‘I wish you all the best. I hope it works out for you, really, I do. I’ll always have a job for you, if you ever decide to come home. I mean it.’ She placed a warm hand on my back, as she opened her office door.
Clara sat behind her computer on reception, her face pointed into a downward pinch. She knew exactly what I had done, and I got the distinct impression she wasn’t impressed.
‘Wednesday Wine Club?’ I suggested the usual midweek drink.
‘I’ve got an awful feeling I’m going to need one.’ She flicked her black hair back from her shoulders, eyebrows raised. I blew her a kiss as I walked into my surgery, holding back the tears.
Chapter Twenty-Nine
WEDNESDAY 14TH NOVEMBER
I sat in the usual spot in the Italian restaurant, waiting for my mother to arrive, pretty sure she would be even less pleased than Maria and Clara about my news. She arrived, the image of glamour in a slim-fitting pencil dress, attracting stares from the neighbouring tables. She could easily pass for forty instead of fifty. I only hoped I got those genetics.
‘Hello, darling.’ She pecked my cheek, no doubt leaving her usual trademark cerise lipstick all over me, and slid into the seat opposite, already looking round for the waiter to order our usual glass of wine.
‘Mum. You look great. How are you?’
‘Good, darling, thanks. I’d be better if I could get a glass of wine, it’s been a long day.’ My mum worked as an administrative manager in the hospital.
The waiter must have felt eyes penetrating the back of his head as he cleared a nearby table. He came over immediately after he had finished.
‘I’ll have a glass of red please.’ She gestured for him to bring another one for me as well. However much she thought she needed it before, she surely would in a few minutes.
‘So, what’s up?’ She turned her attention to me, lines of concern creasing her forehead.
‘Nothing’s up.’ I took an enormous gulp of my wine.
‘Sweetie, I knew you before you even knew yourself. What’s eating you?’
May as well crack on with it so. ‘I resigned. From Maria’s.’
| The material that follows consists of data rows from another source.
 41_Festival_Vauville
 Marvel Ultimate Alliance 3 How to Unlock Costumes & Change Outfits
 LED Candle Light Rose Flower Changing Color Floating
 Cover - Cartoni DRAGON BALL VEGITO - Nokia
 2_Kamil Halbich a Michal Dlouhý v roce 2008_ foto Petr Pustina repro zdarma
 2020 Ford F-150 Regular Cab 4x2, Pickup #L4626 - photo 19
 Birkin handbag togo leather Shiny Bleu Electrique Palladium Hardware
‘What? Why would you do that? You love that job.’ Surprise formed in her features, and no wonder. I’d repeatedly told her how much I adored working there.
I looked down at the table, trying to find the right words to tell her I was leaving.
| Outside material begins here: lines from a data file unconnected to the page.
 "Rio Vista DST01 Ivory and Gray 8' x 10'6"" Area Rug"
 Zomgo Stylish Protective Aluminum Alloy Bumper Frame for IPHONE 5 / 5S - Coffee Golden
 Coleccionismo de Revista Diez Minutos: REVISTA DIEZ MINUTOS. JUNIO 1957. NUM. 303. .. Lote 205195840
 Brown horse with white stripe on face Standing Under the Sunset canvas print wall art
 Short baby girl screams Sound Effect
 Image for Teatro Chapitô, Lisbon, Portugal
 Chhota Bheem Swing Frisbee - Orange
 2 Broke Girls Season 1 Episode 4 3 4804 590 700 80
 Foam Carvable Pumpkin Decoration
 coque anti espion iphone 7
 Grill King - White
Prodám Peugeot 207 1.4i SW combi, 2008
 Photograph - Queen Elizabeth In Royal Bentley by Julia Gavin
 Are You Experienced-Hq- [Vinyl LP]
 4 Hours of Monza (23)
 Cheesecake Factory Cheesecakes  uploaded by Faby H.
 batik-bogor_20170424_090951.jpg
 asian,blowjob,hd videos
‘It’s him, isn’t it?’ It suddenly dawned on her.
I nodded my head, lost for words.
‘Honey, do you not think it’s a bit soon? For God’s sake, the ink is barely dry on your divorce papers.’ She was worried, but I also sensed a little anger with me for leaving her again. I hated disappointing her, and that was exactly what I was doing.
‘I love him, Mum. I’ve just got this undeniable feeling in my gut that it’s the right thing. I really think he is the one.’
‘You know I’m all about the gut instinct, Lucy, and I hate to say it, but you thought you were doing the right thing when you married Rob – look how that turned out.’ Ouch. Talk about brutally honest. Not many people could get away with it, but if my own mother couldn’t tell me straight, then nobody could.
‘Everyone makes mistakes, Mum,’ I reminded her gently.
‘I just want the best for you,’ she said. ‘And I don’t think running off to Ireland is going to solve your problems.’
‘I’m not running anywhere. I gave Maria eight-weeks-notice, but the way Christmas is falling with holidays my last day will be Thursday the twentieth of December.’
‘That’s only six weeks away,’ she exclaimed. ‘Do you really think this is the right choice? Is it not just an infatuation? The seven year itch maybe?’ She tried to reason with me.
‘I’ve never felt an itch like it, if that’s what it is.’
‘I’m worried about you. And I hate the thought of losing you again,’ she confessed.
‘It’s not far, Mum.’ I may as well have been talking to the wall.